A few comments to various pasts above:
1) having two photo-diodes under the single microlens and color filter of each of 20 million photosites will not give any noise advantage over having a single, larger photodiode at each of the same number of photosites: adding the signal from the two photodiodes more or less reproduces the signal that a single photodiode would give, and the same total photon count means the same shot noise, and so on. Except that having two smaller photodiodes probably wastes some space on extra wiring and circuitry, so reduces well capacity, and likely adds a little "blind area" between the pair of photodiodes where light is not detected. So the overall effect is likely slightly worse DR and QE than an equal number of "normal" photosites. Then only "noise advantage" would be comparing to the per pixel noise measurements of a 40MP sensor of the same size and technology, and hopefully the fallacy of comparing IQ "per pixel" rather than "per image" when comparing sensors of different pixel counts has been thrashed out here often enough.
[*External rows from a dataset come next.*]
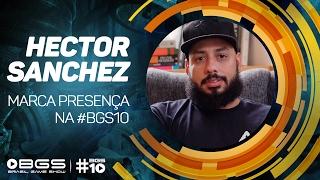 BRASIL GAME SHOW: HECTOR SANCHEZ CONFIRMADO NA #BGS10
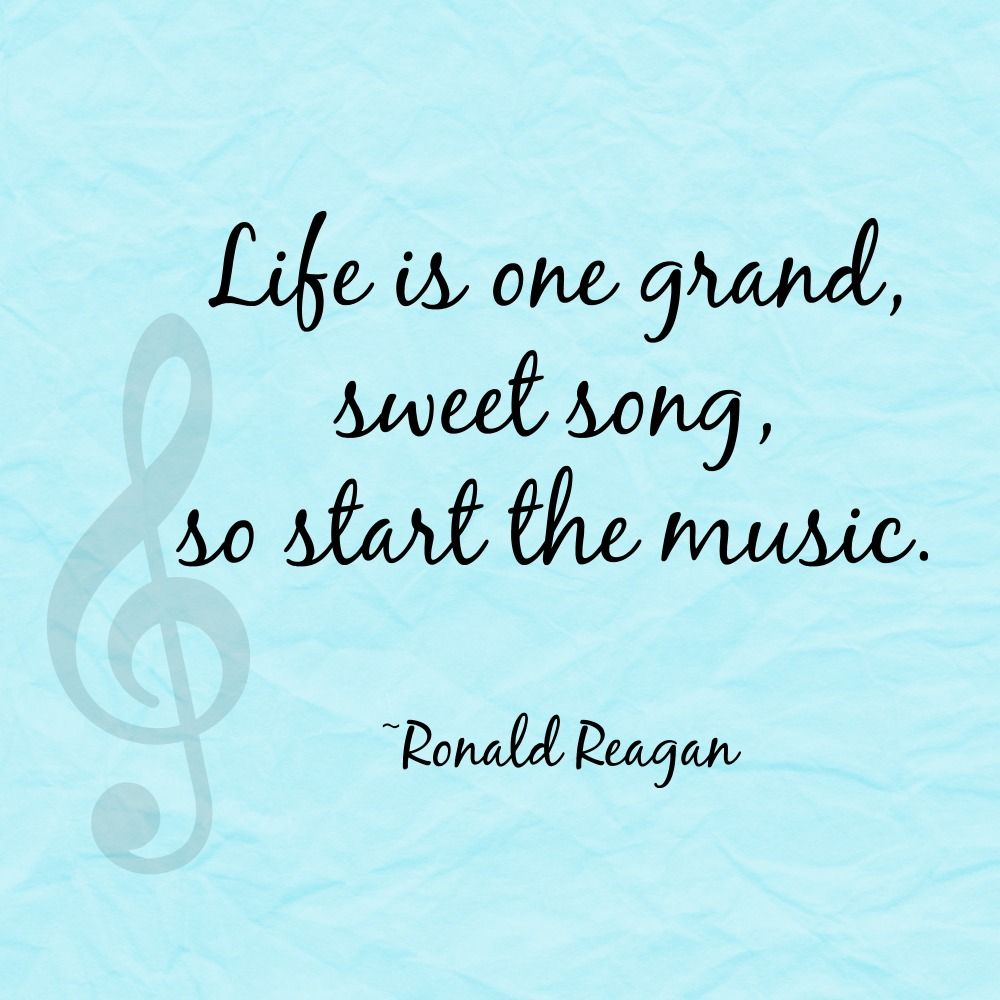 Life Is One Grand, Sweet Song, So Start The Music. ~Ronald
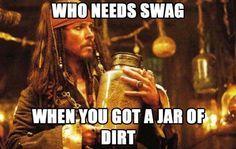 Who needs swag when you've got a jar of dirt?
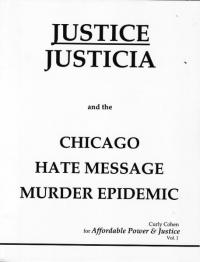 Justice Justicia vol 1 and the Chicago Hate Message Murder Epidemic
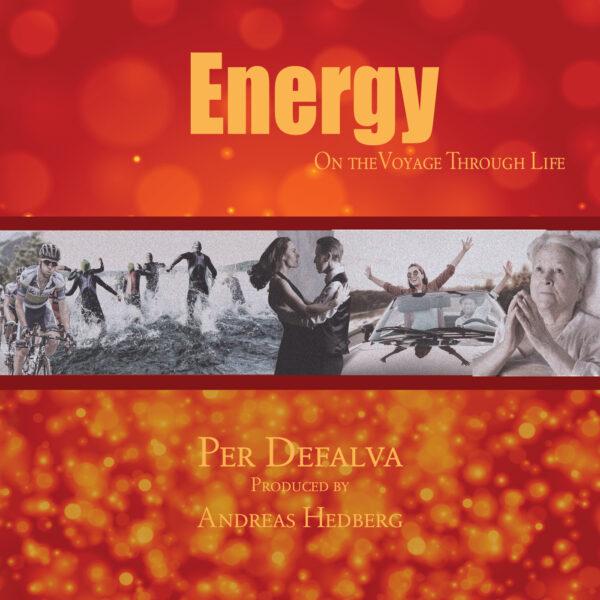"Per Defalva – ""Energy: On the Voyage Through Life"""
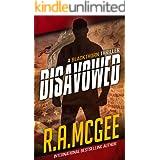 Disavowed: A Blackthorn Thriller (The Blackthorn Thrillers Book 2)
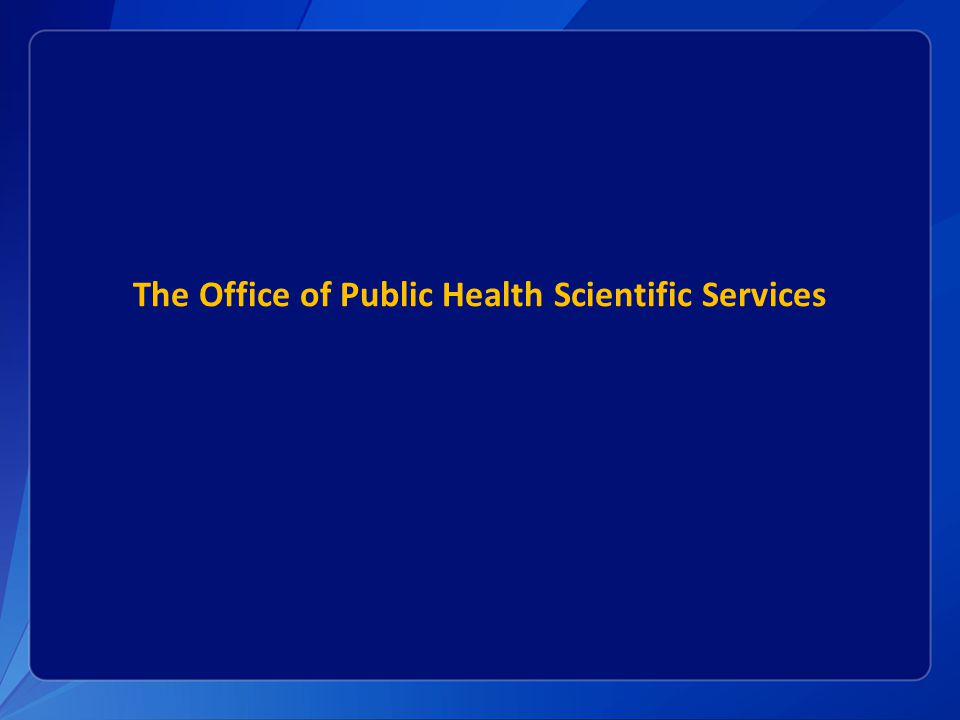 The Office of Public Health Scientific Services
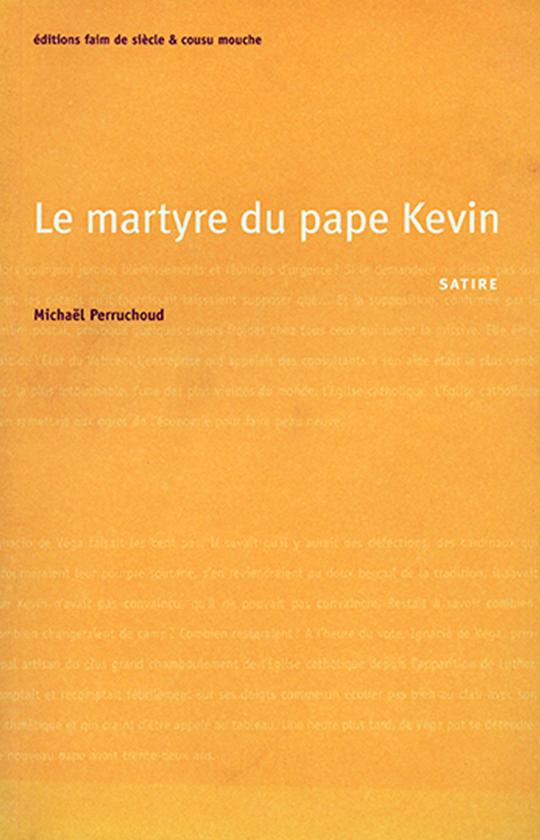 Le martyre du Pape Kevin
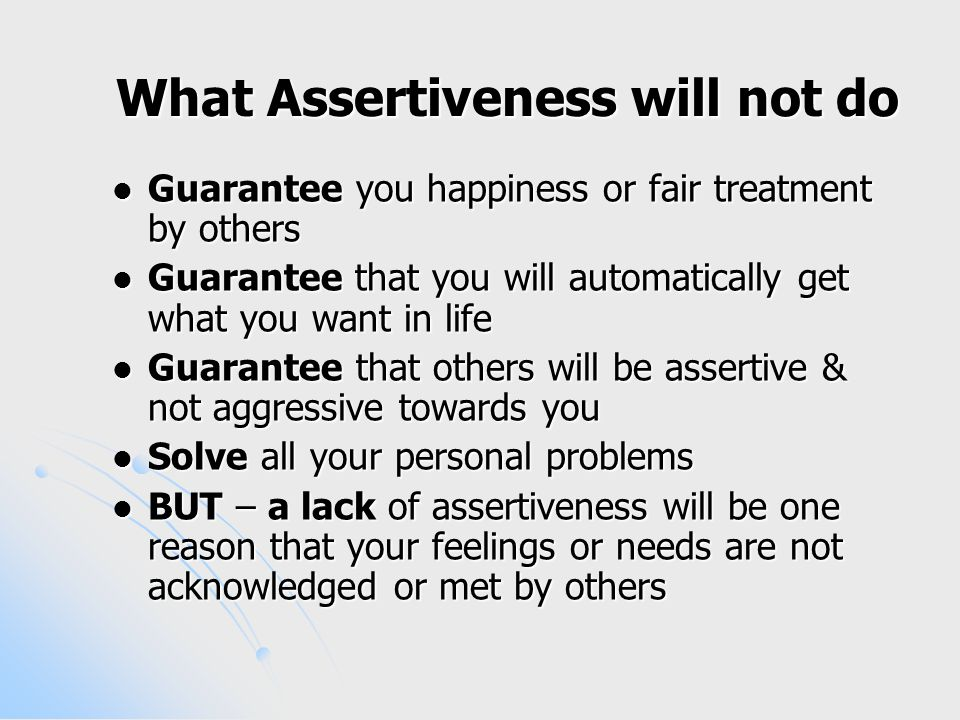 What Assertiveness will not do Guarantee you happiness or fair treatment by others Guarantee you happiness or fair treatment by others Guarantee that you will automatically get what you want in life Guarantee that you will automatically get what you want in life Guarantee that others will be assertive & not aggressive towards you Guarantee that others will be assertive & not aggressive towards you Solve all your personal problems Solve all your personal problems BUT – a lack of assertiveness will be one reason that your feelings or needs are not acknowledged or met by others BUT – a lack of assertiveness will be one reason that your feelings or needs are not acknowledged or met by others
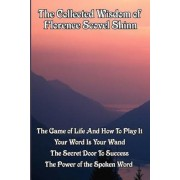 The Collected Wisdom of Florence Scovel Shinn, Paperback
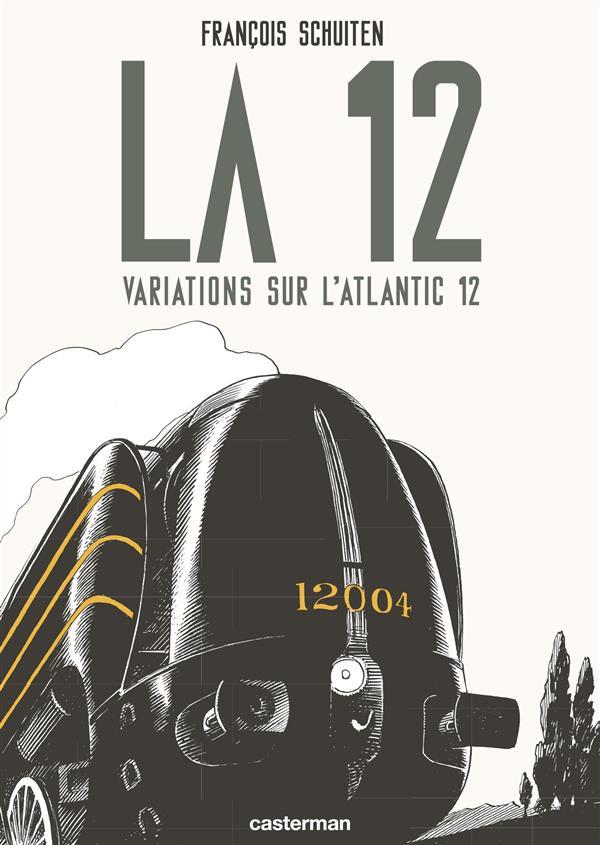 La 12 ; variations sur l'atlantique t.12 ; obscures à la ville lumière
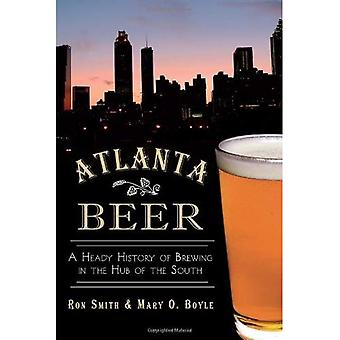Atlanta Beer: A Heady History of Brewing in the Hub of the South (American Palate)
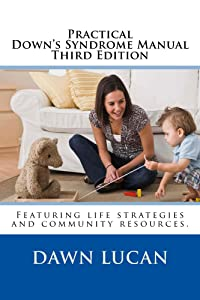 Practical Down Syndrome Manual Third Edition:Learn the Secrets to Accessing Education, Healthcare Childcare, and Community Resources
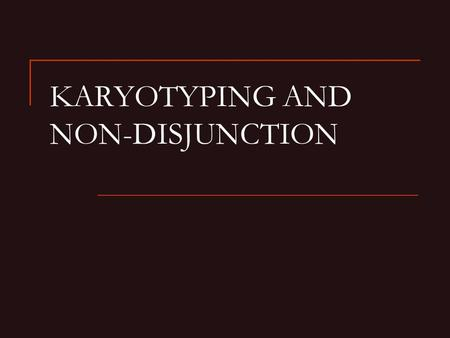KARYOTYPING AND NON-DISJUNCTION. What is karyotyping? A method of identification of chromosomes Pictures of chromosomes are taken as the cell undergoes.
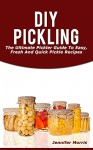 DIY Pickling: The Ultimate Pickler Guide To Easy, Fresh And Quick Pickle Recipes - Jennifer Morris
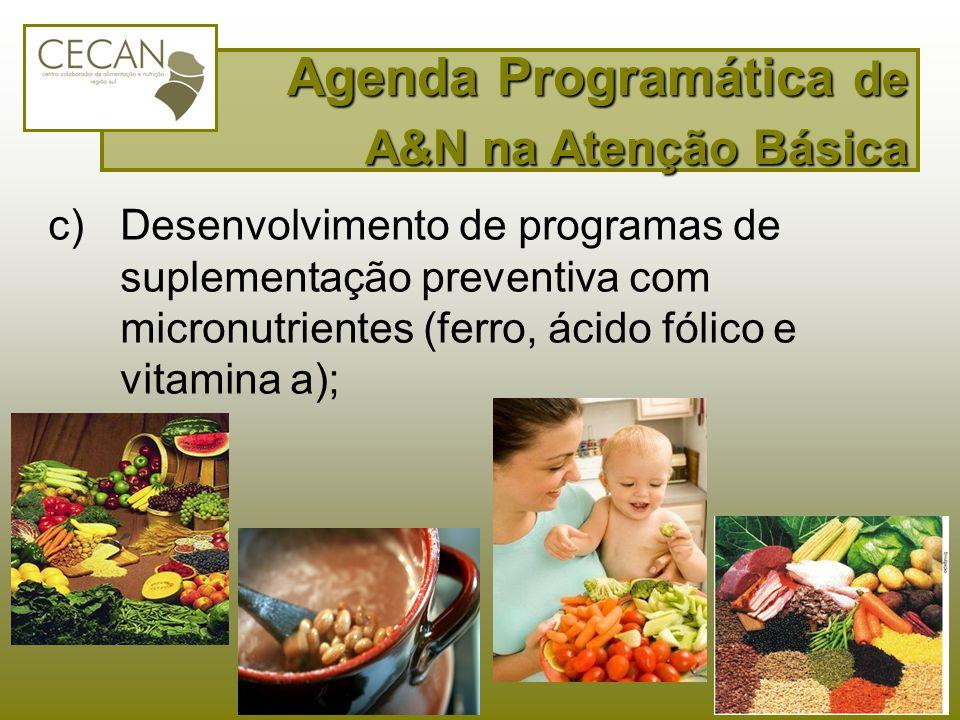 c)Desenvolvimento de programas de suplementação preventiva com micronutrientes (ferro, ácido fólico e vitamina a); Agenda Programática de A&N na Atenç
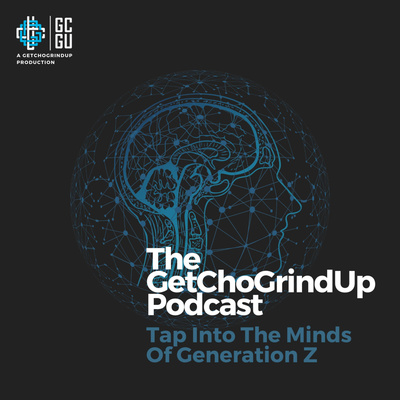 The GetChoGrindUp Podcast | The Next Generation Of Leaders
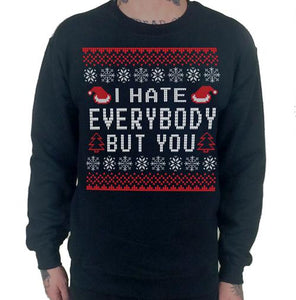 I Hate Everybody But You Ugly Christmas Sweater Crew Neck Sweat Shirt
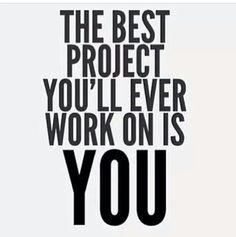 Working on you is your best project!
2) For birding and the like, carrying the bigger, heavier, more expensive, slower frame rate D800 and then cropping from the same focal length to get a bit less reach (15MP in place of the 20MP) sounds like an imperfect substitute! Ignoring all those other factors and addressing only the reach (which is still a bit worse worse) misses the point. Of course, if you already have a D800, you can make do quite adequately for such tasks, but let us not pretend that there is no advantage to using a tool better suited to that task.
3) As to the question of whether we will still need the flipping mirror if this new technology can AF as well as the best SLR AF: I already feel no need for a flipping mirror, but for some, issues like EVF lag and problems in very low light are still reasons for keeping the OVF option. (Not for much longer, I am guessing: the latest Sony EVFs and the new Olympus/Epson external VF4 seem quite impressive.)
P. S. There still seem to be people who expect 35mm format SLR's to end up with roughly the same pixel size as smaller SLR formats, so that they can counter any claimed advantage of the smaller formats through cropping. And yet the recent trend is almost the opposite: Canon and Sony now offer about the same maximum pixel count in APS-C as in their 35mm format cameras, and the D800 is the only exception --- and it still only matches only 16MP in DX crop, so significantly lower resolution than 24MP DX format sensors when used with equal focal lengths and cropping. If anything, there has been a trend of increasing the gap in lp/mm sensor resolution ("pixel density") in the eleven years since the 14MP Kodak 14N and 11MP Canon 1D arrived alongside 6MP APS-C alternatives.